### OBJECTIVE
Show every line of the entries below that contains the word "further".

______________________________

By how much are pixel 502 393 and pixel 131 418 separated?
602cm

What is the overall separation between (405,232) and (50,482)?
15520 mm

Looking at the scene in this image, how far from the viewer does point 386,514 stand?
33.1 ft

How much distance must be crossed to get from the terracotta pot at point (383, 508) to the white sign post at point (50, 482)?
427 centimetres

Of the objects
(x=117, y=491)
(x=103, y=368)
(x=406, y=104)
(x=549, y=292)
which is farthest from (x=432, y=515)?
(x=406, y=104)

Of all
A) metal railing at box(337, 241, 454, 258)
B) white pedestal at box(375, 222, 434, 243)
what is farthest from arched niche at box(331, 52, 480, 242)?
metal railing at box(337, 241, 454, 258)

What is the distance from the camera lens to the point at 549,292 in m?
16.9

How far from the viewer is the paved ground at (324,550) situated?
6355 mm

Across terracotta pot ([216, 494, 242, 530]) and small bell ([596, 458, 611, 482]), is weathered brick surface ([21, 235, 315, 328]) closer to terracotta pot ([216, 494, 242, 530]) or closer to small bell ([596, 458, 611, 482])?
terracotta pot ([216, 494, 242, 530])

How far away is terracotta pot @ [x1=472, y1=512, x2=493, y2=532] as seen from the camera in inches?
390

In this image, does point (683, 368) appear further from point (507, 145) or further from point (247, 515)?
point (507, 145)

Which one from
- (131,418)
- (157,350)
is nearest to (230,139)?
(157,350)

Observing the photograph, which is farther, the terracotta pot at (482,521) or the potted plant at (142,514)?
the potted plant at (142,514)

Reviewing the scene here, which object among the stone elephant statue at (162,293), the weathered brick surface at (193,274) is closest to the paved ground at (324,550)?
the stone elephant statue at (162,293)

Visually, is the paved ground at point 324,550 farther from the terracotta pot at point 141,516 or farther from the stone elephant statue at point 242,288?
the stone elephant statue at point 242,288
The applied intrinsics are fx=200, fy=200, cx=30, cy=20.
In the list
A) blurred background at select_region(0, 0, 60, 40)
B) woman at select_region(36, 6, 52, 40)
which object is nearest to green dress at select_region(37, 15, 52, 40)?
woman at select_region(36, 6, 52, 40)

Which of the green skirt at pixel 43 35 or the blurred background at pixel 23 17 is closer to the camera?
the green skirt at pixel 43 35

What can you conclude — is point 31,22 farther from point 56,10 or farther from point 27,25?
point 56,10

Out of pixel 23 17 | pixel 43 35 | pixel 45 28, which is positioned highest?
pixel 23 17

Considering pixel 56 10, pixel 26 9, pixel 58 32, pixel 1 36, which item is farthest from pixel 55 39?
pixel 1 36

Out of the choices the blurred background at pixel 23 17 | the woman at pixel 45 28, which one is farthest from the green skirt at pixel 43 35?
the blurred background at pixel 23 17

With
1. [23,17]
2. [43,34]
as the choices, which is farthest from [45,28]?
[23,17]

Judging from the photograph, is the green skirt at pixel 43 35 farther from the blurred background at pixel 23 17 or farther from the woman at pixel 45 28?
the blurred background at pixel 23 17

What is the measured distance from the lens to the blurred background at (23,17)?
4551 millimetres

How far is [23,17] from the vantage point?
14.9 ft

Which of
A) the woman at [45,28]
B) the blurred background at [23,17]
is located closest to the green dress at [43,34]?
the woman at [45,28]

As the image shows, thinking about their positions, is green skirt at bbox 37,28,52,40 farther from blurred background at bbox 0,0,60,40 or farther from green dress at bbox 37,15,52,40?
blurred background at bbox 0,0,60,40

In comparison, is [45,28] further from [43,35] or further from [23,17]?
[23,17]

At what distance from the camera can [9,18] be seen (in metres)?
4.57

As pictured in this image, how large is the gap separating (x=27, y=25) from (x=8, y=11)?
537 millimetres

______________________________

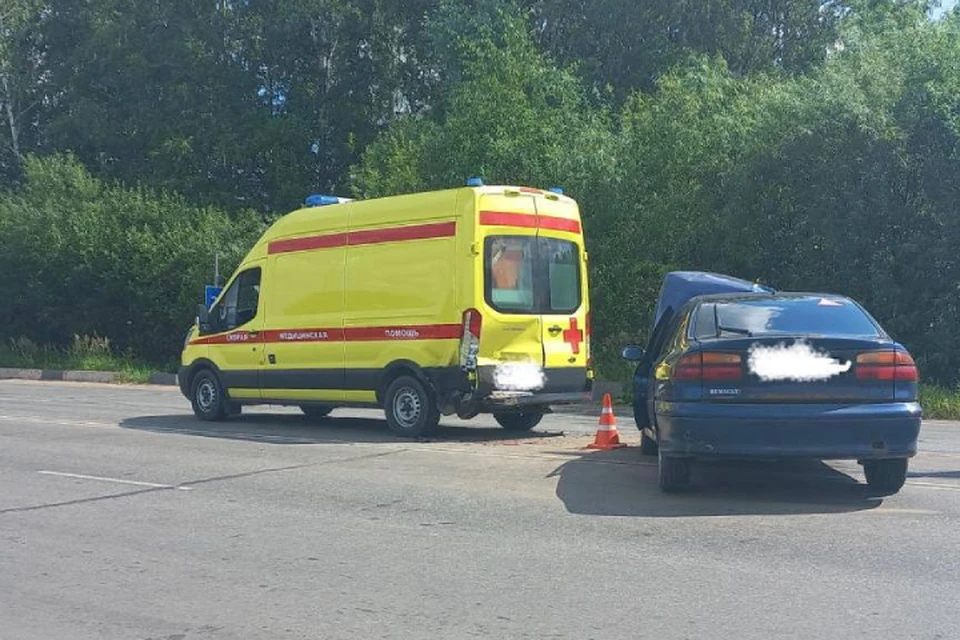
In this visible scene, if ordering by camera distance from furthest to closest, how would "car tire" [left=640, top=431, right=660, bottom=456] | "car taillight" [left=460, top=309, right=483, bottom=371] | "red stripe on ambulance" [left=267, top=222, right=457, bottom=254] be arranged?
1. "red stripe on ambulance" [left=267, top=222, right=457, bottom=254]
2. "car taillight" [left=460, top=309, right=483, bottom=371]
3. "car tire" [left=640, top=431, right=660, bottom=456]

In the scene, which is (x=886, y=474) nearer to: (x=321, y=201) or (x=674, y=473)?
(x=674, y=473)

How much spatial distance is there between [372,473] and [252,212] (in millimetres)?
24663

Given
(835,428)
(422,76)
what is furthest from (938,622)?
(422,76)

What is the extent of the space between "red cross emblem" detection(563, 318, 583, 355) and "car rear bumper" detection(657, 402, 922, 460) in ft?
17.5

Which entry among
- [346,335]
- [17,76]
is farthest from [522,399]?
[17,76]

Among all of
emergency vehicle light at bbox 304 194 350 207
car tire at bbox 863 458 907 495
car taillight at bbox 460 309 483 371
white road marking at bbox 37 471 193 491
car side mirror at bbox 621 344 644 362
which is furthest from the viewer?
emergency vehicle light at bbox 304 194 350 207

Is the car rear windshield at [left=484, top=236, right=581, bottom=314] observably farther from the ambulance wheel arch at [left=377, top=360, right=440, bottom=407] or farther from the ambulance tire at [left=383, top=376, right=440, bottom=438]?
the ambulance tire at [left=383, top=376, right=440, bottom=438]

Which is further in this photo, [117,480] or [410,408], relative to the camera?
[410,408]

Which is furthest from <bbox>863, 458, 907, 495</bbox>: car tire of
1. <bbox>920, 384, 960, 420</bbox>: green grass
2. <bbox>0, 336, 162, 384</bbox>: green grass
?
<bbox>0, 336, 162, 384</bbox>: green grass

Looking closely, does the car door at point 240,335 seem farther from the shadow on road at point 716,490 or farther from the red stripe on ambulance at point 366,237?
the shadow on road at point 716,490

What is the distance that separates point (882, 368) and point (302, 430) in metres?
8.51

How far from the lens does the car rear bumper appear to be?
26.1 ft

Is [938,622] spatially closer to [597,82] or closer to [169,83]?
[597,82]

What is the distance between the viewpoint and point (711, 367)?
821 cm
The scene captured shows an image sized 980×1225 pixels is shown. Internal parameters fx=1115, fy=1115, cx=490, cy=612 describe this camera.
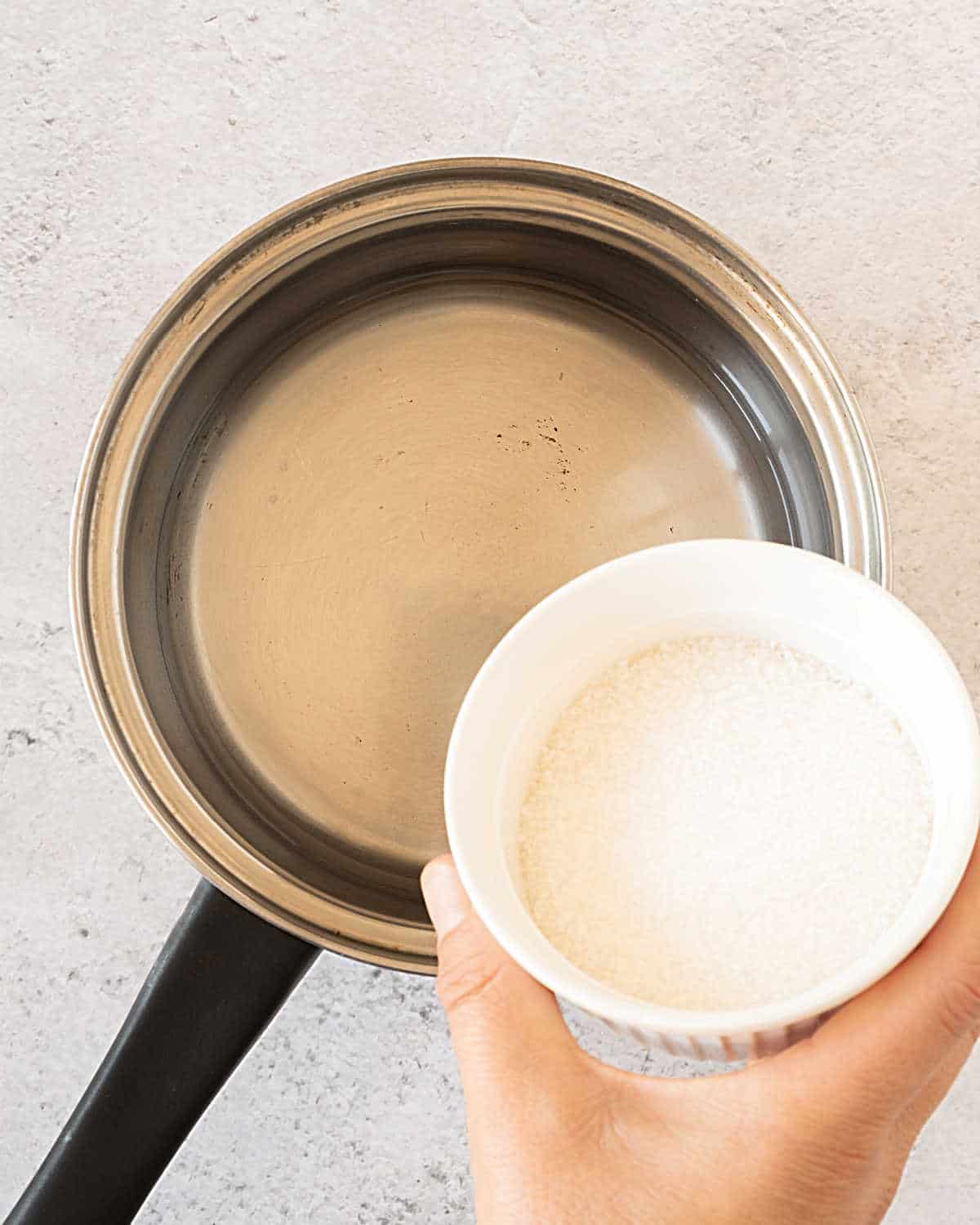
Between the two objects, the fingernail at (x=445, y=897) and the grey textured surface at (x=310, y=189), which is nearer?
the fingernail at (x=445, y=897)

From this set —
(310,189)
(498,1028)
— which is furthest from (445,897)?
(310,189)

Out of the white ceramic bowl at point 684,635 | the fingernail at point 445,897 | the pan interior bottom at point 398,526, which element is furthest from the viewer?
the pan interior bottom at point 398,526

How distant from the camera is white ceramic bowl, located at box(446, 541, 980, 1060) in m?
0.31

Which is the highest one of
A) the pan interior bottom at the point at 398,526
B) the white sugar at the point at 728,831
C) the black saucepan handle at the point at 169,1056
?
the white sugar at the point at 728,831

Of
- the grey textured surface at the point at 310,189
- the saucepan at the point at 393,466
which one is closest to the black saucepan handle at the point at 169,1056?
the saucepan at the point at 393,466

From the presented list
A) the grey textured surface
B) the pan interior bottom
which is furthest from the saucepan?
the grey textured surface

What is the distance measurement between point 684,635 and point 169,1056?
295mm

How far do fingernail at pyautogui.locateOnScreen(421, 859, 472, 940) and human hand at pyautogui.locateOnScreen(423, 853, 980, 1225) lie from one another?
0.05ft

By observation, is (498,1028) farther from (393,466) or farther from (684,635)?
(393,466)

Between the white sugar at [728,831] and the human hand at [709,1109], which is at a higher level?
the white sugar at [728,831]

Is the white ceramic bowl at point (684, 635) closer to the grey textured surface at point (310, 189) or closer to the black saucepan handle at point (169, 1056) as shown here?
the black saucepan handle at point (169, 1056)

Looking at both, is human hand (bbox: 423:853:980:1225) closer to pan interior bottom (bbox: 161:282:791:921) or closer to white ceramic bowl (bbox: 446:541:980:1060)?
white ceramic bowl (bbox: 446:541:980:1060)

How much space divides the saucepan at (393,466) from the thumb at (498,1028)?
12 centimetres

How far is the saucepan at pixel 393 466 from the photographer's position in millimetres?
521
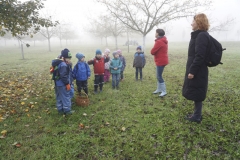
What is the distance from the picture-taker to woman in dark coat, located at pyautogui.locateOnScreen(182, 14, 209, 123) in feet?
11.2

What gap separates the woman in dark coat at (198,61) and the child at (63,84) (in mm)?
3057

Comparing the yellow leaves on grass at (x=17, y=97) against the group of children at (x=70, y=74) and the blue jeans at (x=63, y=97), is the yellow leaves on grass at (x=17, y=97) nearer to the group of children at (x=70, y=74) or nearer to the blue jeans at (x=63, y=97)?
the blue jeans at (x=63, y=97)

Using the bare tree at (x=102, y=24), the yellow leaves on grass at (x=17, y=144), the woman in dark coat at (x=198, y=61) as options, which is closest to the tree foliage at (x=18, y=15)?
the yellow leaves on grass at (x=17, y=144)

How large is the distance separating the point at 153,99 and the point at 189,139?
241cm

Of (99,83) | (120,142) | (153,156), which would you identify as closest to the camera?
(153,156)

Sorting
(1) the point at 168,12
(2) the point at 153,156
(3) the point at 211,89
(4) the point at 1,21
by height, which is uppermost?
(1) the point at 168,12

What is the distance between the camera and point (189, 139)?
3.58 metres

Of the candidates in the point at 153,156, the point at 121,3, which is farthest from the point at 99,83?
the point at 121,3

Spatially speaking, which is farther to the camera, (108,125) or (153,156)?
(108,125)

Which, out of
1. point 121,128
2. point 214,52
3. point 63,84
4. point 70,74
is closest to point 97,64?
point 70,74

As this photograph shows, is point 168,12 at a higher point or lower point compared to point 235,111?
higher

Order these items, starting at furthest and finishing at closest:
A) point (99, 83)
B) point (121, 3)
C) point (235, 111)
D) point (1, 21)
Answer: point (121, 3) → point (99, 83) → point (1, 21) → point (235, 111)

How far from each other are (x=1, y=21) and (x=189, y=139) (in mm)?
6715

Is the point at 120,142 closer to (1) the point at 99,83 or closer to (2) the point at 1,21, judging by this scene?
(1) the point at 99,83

______________________________

### SOLUTION FOR THIS PROBLEM
In this image, does point (683, 368) appear further from point (507, 145) or further from point (247, 515)?
In comparison, is [45,28] further from [43,35] or further from [23,17]?
Which is further in this photo, [117,480] or [410,408], relative to the camera?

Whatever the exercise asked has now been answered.